TEXT PROVIDED>
________________

The charges follow the collapse of a case against five other Blackwater guards over killings in Iraq, and an agreement by the company today to pay compensation for a number of deaths of Iraqi civilians in several incidents.

Today's legal settlement amounts to an implicit admission by the highly secretive company that some of its guards were responsible for a series of unjustifiable killings.

Blackwater appears to have reached the deal to avoid a court hearing that threatened to force the company to lay bare what critics contend was a policy of shooting first, as well as the involvement of its employees in an array of criminal activities.

But the company's actions are likely to come under legal examination after all following the indictment of Justin Cannon, 27, and Chris Drotleff, 29, for murder and other offences after they opened fire on a car following a traffic accident in Kabul. Two people were killed and one wounded.

Cannon, from Texas, recently told the Associated Press that he is innocent.

"My conscience is clear about it, but that doesn't really matter," he said. "If someone's got an agenda, then there's nothing I can do about it."

Blackwater, which renamed itself Xe after a deluge of bad publicity over its actions in Iraq, did not release details of the settlement it reached today with Iraqi families in which the company was accused of a pattern of illegal activity and reckless killings. The legal actions accused Blackwater's founder, Erik Prince, a former member of US navy special forces, of running a private army that "roamed the streets of Baghdad killing innocent civilians".

________________

SUPPLIED MATERIAL>
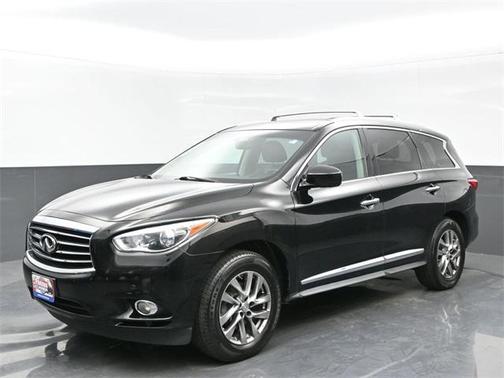 2013 INFINITI JX35 Base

________________

INSTRUCTIONS FOR THE TASK>
Rewrite the passage of the Blackwater article from "Today's legal settlement" to "and one wounded.", putting "public trial" in place of "court hearing". Nothing in the data is needed for this work.

WRITTEN SOLUTION>
Today's legal settlement amounts to an implicit admission by the highly secretive company that some of its guards were responsible for a series of unjustifiable killings.

Blackwater appears to have reached the deal to avoid a public trial that threatened to force the company to lay bare what critics contend was a policy of shooting first, as well as the involvement of its employees in an array of criminal activities.

But the company's actions are likely to come under legal examination after all following the indictment of Justin Cannon, 27, and Chris Drotleff, 29, for murder and other offences after they opened fire on a car following a traffic accident in Kabul. Two people were killed and one wounded.